I have a kinda abstract post about the Julia memory model here: Is it appropriate to say a variable is a label or box? - #19 by Henrique_Becker
However, if you never programmed in a programming language with a different memory model the distinction may be lost on you.

6 Likes

I’m sort of surprised that doesn’t error, as all the broadcasting and operation syntax is so carefully thought to be consistent with standard math. (Never did that because in any case x[1] .+ ... or similar with begin would be more natural).

1 Like

Exactly my thoughts. I was thinking that a nobroadcast would be less confusing to many, but well Ref is much shorter.

I now wonder whether there is a performance benefit of explicitly passing Ref around. Or maybe inside recursion where Julia shouldn’t modify copies

1 Like

I don’t think C struct assignments work as you suggest. The struct variable is just a pointer to the head of the struct. Maybe it works differently in C++ . . .

1 Like

I do believe I am correct. In fact, the common C idiom of not declaring a struct in local scope, but instead a pointer to it, and then using malloc to obtain a memory location for the struct (and an address to the pointer), exists exactly because of the C memory model I mentioned.

I was wrong, sorry. Haven’t programmed in C in ages. I’m surprised that it allows block copy of struct contents with =. Was it always this way? IIRC, you can’t (or couldn’t) do this with strings or other arrays. In those cases, the variable name truly is the pointer to the first array element, right?

In C there is no “string” type there’s just “pointer to char”

1 Like

Ah, now I understand the source of the confusion, more than ten years ago I have studied deeply the C99 standard and no other, however there are even older standards, of course. I just checked and my C99 Reference book says previous compilers did not allow struct and union attribution, so yes, it was not always possible.
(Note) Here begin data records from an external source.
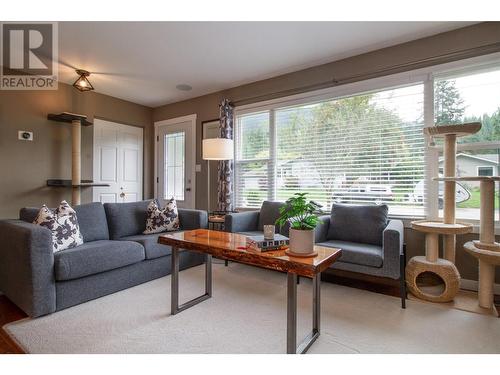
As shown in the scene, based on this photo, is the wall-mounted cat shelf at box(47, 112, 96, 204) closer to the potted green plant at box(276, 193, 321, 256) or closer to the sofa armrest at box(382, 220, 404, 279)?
the potted green plant at box(276, 193, 321, 256)

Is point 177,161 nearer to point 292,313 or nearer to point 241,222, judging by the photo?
point 241,222

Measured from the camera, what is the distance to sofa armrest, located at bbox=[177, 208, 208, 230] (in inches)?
124

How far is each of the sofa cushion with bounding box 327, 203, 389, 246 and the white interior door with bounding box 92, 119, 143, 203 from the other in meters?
3.71

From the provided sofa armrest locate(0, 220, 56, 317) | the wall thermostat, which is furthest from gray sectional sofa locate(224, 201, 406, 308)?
the wall thermostat

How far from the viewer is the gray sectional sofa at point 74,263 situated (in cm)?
189

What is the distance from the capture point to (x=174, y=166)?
4.93 m

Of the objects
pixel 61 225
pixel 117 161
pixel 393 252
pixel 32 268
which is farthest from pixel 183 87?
pixel 393 252

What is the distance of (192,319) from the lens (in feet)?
6.24

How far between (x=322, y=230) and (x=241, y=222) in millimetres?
970

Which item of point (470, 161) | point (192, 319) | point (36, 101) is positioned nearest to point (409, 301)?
point (470, 161)

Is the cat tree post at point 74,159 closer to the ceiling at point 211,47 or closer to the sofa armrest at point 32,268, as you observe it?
the ceiling at point 211,47

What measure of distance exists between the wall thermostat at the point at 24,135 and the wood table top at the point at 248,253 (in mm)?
3056
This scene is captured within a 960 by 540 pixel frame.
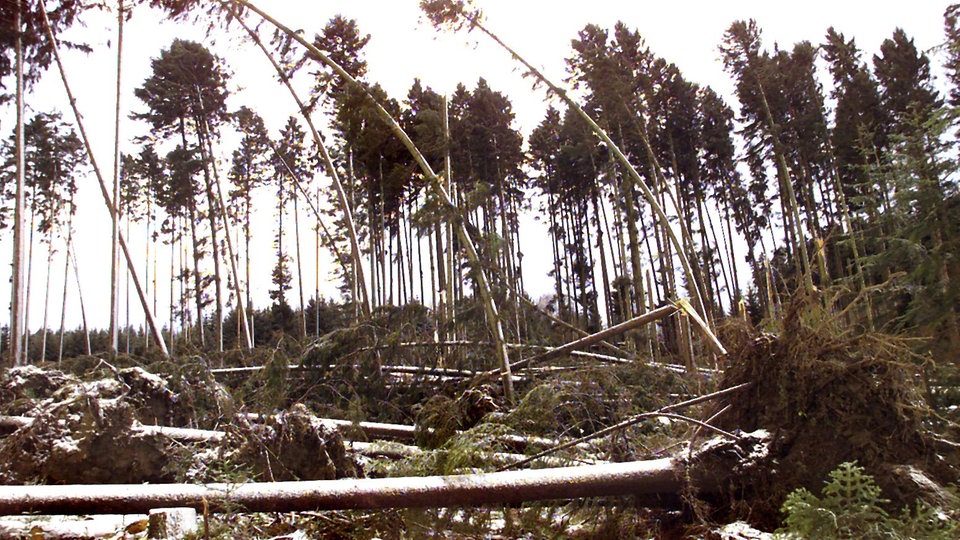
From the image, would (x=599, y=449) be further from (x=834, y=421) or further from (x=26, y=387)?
(x=26, y=387)

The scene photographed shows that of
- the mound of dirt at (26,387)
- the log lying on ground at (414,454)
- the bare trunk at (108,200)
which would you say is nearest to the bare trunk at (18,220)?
the bare trunk at (108,200)

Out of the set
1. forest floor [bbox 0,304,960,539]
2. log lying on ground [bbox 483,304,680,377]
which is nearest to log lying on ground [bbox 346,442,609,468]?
forest floor [bbox 0,304,960,539]

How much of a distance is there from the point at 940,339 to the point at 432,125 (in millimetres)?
7633

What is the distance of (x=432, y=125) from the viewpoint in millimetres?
10125

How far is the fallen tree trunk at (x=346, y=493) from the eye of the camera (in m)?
3.14

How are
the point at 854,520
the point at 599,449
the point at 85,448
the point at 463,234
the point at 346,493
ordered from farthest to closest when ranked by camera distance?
1. the point at 463,234
2. the point at 85,448
3. the point at 599,449
4. the point at 346,493
5. the point at 854,520

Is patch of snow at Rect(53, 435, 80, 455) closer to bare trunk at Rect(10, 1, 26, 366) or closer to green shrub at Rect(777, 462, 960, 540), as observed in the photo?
green shrub at Rect(777, 462, 960, 540)

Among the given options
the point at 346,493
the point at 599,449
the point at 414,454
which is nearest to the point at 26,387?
the point at 414,454

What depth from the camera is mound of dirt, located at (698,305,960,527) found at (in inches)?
122

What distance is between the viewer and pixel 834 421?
10.8 feet

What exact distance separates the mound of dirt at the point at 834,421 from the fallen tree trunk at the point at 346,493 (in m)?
0.59

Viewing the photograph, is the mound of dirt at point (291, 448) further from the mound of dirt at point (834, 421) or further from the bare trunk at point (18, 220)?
the bare trunk at point (18, 220)

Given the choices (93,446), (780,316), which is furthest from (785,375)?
(93,446)

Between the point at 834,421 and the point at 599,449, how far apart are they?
1.55 metres
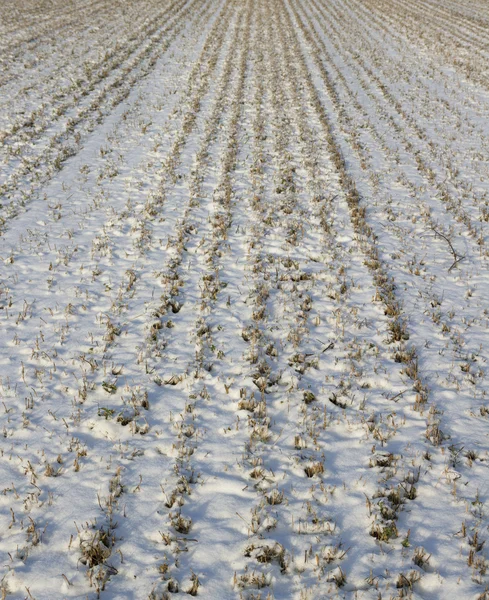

You cannot do this with arrays (in C99, I’m not up to par with newer standards), but this has nothing to do with what is in the variable, local variable declared to be arrays are allocated in the stack and “popped up” after the function finishes, so technically, they contain the whole object inside themselves (not a pointer), it is just that attribution is not defined for them (will give an error). You can check they actually contain the whole object in themselves by the amount of C threads in forums that just boil down to “I returned a pointer from an array variable I had declared inside the function and outside the function it does not work (has other values, gives segfault, etc…).”

Strings in C are “always” char *, so they are always a pointer, and act accordingly (I mean, you can declare a string as an array of char, but then everything that deals with strings will only want the address of the first character and in the end it will be the same as having defined it as a pointer from the start).

Fascinating trying to recollect how things used to be. I learned C on the job starting in 1984. At that time, apparently, C compilers were generally allowing struct assignment with =, but it was not allowed according to the ‘bible’ (Kernighan & Ritchie’s The C Programming Language), which I studied. A detailed discussion of the history is at

https://stackoverflow.com/questions/17513736/what-does-it-mean-that-automatic-structures-and-arrays-may-now-also-be-initializ

and at

https://www.thecodingforums.com/threads/struct-assignment-historical-question.443010/

You also couldn’t pass structures by value when calling a function, according to K&R. An interesting quote from Larry Jones:

struct parameters, return values, and assignment were added to the Unix C compilers just about the time that K&R was actually published (the “Recent Changes to C” paper noting them is dated Nov. 15, 1978), leading to a great deal of frustration many years later when MS-DOS compilers appeared that implemented K&R exactly and thus didn’t support them.